Les New England Patriots (11-2) et Chicago Bears (9-3) mènent leurs conférences au milieu d’une saison NFL marquée par une parité sans précédent. Les deux équipes, guidées par des quarterbacks de deuxième année et de nouveaux entraîneurs principaux, ont renversé leurs difficultés passées pour devenir des prétendants de premier plan.

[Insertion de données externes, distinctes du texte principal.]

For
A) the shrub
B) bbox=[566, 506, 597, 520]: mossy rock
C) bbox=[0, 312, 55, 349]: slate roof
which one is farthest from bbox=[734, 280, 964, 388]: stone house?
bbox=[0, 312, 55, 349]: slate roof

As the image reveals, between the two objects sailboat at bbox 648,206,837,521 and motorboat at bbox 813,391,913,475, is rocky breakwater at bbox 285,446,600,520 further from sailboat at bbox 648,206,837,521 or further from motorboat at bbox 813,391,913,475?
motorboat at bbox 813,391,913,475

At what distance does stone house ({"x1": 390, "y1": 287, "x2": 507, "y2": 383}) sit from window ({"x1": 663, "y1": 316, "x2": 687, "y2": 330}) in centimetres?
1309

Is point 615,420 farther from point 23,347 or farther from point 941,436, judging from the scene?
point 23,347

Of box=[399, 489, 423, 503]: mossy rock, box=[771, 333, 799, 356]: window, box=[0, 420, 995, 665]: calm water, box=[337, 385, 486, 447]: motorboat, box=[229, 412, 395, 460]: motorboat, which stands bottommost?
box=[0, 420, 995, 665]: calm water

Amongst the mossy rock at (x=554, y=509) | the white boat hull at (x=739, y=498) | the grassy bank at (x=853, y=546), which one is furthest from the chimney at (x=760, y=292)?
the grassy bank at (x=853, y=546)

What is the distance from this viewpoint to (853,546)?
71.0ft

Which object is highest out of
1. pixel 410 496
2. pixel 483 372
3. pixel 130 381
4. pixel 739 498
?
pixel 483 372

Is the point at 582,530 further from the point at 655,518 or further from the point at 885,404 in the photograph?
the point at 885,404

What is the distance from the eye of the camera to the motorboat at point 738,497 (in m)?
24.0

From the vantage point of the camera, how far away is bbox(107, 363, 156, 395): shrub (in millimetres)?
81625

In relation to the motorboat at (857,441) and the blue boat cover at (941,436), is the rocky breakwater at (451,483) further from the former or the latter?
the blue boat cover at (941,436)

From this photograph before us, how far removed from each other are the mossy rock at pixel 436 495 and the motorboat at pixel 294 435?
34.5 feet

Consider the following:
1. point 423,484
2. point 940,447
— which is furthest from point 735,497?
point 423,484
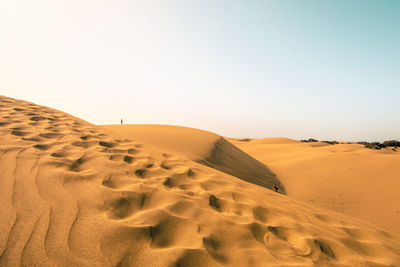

Dans une saison définie par des courses serrées et des résultats inattendus, la NFL a connu une parité remarquable après 13 semaines. Cinq divisions ont des écarts inférieurs à un match, 20 équipes affichent un bilan de .500 ou mieux —égal au record absolu à ce stade— et 11 équipes ont des cotes de Super Bowl à 20-1 ou moins, le plus élevé depuis 2010.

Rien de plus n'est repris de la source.